As I write this, over 200,000 Americans have lost their lives in the Covid 19 pandemic. And worldwide, we’re approaching a million deaths. This leaves millions of people—children, parents, partners, friends, and family members—struggling with the unimaginable grief of having lost a loved one. Even worse is that many families are also dealing with the fact that the last time they saw their loved one was when they dropped them off at the emergency room or saw them loaded into an ambulance. No time to say goodbye, acknowledge what was happening, or to have those last quiet conversations.
And yet, for the most part nobody’s talking about the collective grief that’s blanketing our country, and countries around the world. However, we need to talk about the grief, about the incredible loss associated with this pandemic. We need to talk about the grief in order to acknowledge the loss, to show respect for those people who were a part of our lives who are now gone, and in order to begin to heal.
I’ve learned that grief can make people pretty uncomfortable. Many don’t want to mention it, or don’t quite know what to say. As a result, some people don’t say anything when they should, or act like the overwhelming loss never happened. Sometimes well-meaning people don’t want to bring up a death of a loved one for fear that they remind the grieving person of their sadness. Trust me, a recent loss is always front and center in a grieving person’s mind—there’s no danger that they’ve forgotten it.
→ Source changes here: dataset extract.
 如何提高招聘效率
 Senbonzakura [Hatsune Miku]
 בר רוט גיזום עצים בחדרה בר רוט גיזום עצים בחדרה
So, I’m going to talk about grief, because I know a little bit about it, and it’s still pretty fresh. Two years ago, I lost my 28 year old son to a rare and aggressive kind of cancer. I understand the devastation of losing a child; of losing someone that was as important to me as life itself. Knowing that I would lose my son, I soaked up every atom of him while he was alive. And I was able to have those last quiet conversations and be with him at the end. In light of this Covid pandemic, I now see that those last months, days, and hours were incredible gifts.
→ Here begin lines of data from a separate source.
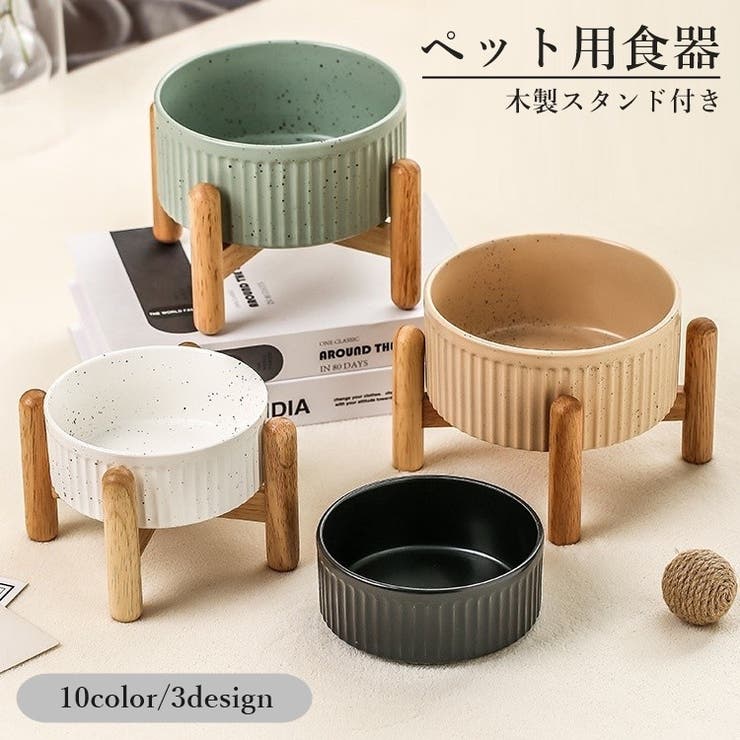 ペット用食器 フードボウル ペットボウル | PlusNao | 詳細画像1 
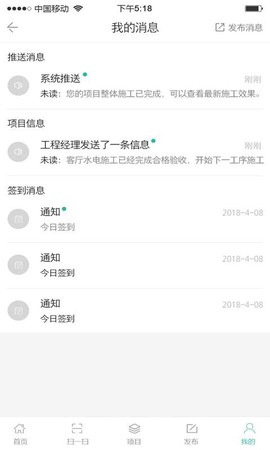 装饰宝[图1]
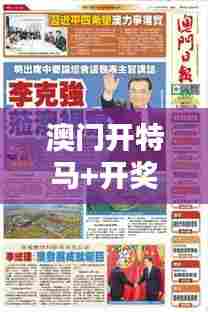 澳门开特马+开奖结果课特色抽奖：澳门特色活动的全球影响力探析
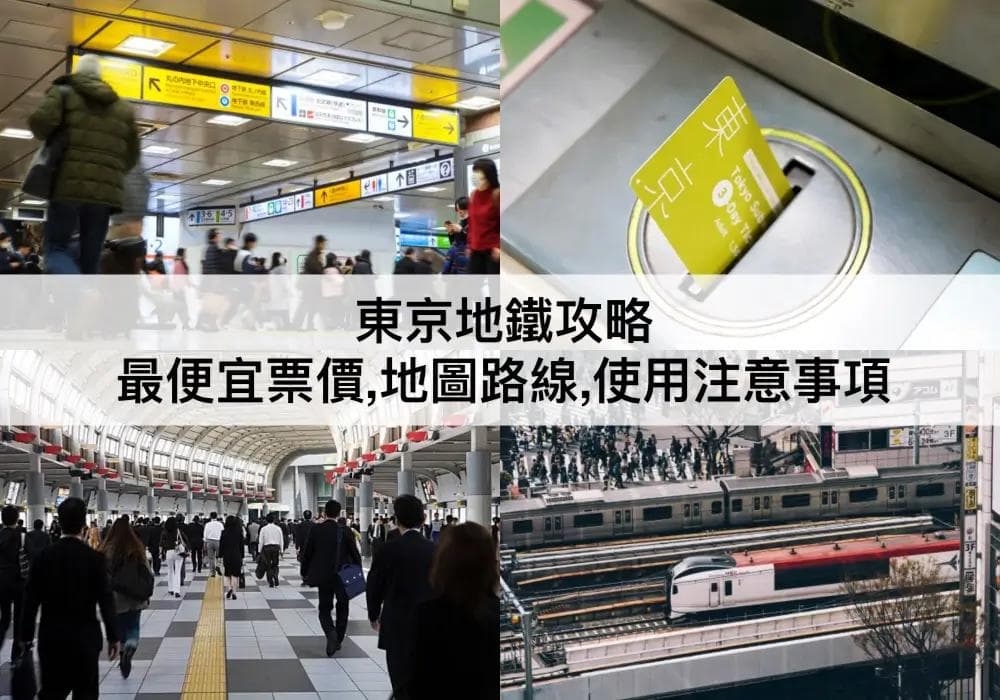 东京地铁乘车券攻略：最便宜票价、路线地图、使用范围及购买方法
I learned that grief does funny stuff to your brain. It rations out only as much pain as you can take in the moment. Early on, there was a kind of numbness where I remember thinking, “This doesn’t feel so bad.” But of course, the Novocaine of numbness began to wear off, and the grief came rushing in as waves. Sometimes they were little wavelets lapping at my ankles, but more often the waves were overwhelming, giant breakers that came out of nowhere, triggered by a song, a word, a picture. Those big rollers tossed me around and spit me out exhausted and inconsolable. My point is that the intensity of grief changes minute to minute.
Grief makes you forgetful and distracted. Your brain is numb, and you’re trying to function on autopilot. At one point, I got lost driving home from the airport; a drive I’d made hundreds of times. Another time, a grief counselor told my husband and me to be careful out there, because in our altered state of grief, we were dangerous.
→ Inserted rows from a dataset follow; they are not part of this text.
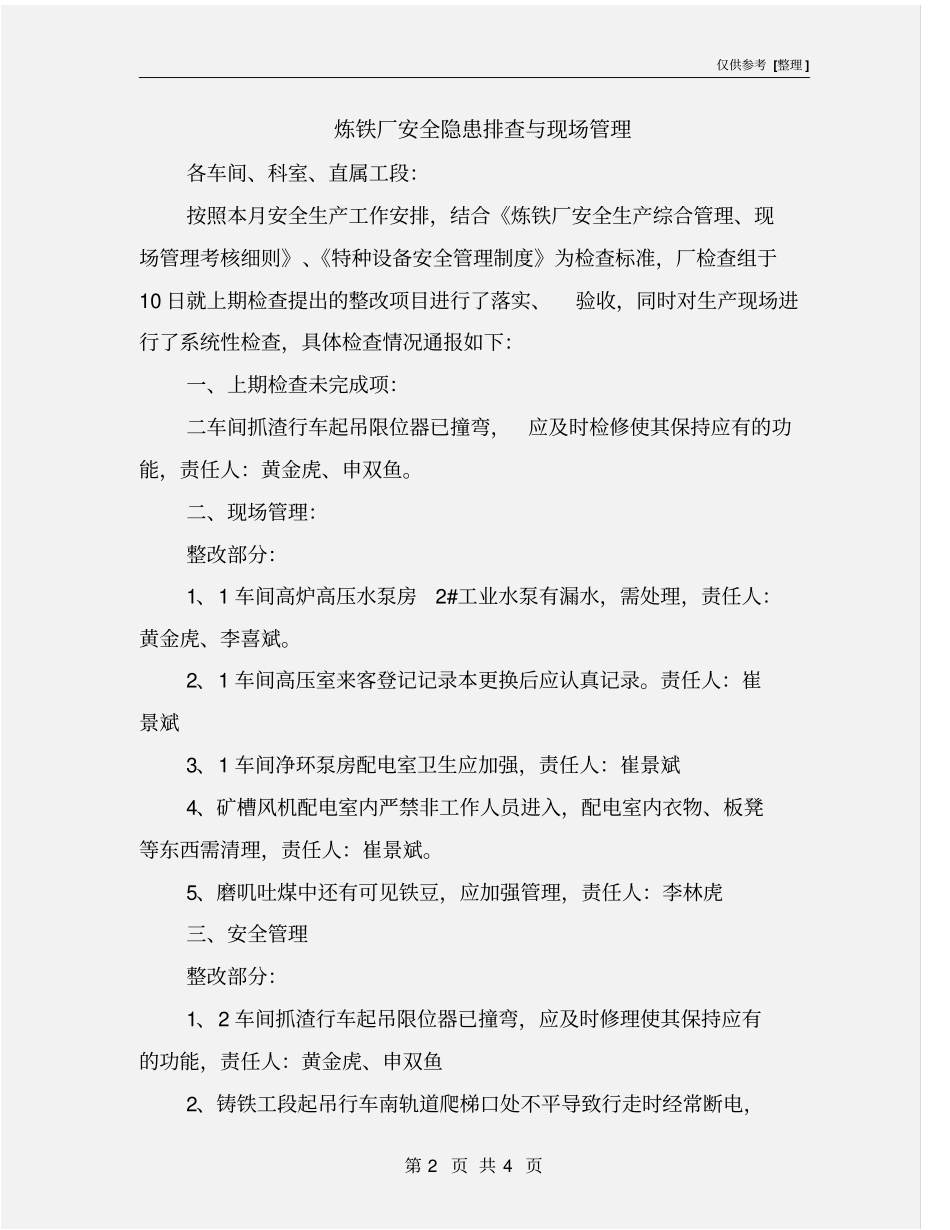 炼铁厂安全隐患排查与现场管理_第2页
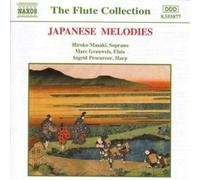Grauwels, Marc - JAPANESE MELODIES - Marc Grauwels
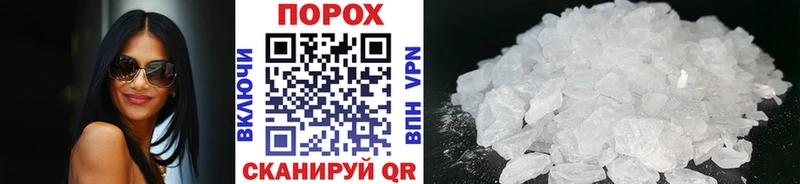 МЕТАМФЕТАМИН мет  Купить  Алатырь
While grief is all about emotional pain, it also can have some very real physical manifestations. For several months after my son died, I felt as if I had been beaten up. I was exhausted, had vertigo, and for a while I smelled things that weren’t there. The physical fallout from grief causes inflammation and diminished immunity. It can be responsible for frequent colds and flu, digestive problems, insomnia, high blood pressure, and aches and pains.
I’ve have learned that I don’t corner the market on grief; everyone has grief and loss in their life at some point. This has become very clear in the days of Covid 19. I’ve also found that this kind of sadness doesn’t end, it just continues to change. I used to think of grief as something you eventually get over. But I now know that’s not the case. The grief will keep changing, like a child growing where once you get a handle on the Terrible Two’s, they turn three. I’ve been told that with time, the sadness recedes enough that the good memories begin to shine through. I look forward to that time, but for right now, I’m still standing in the surf.
If you know someone who has lost a loved one to Covid 19, please reach out to them. Acknowledge their loss and their pain, and let them know that you’re thinking about them.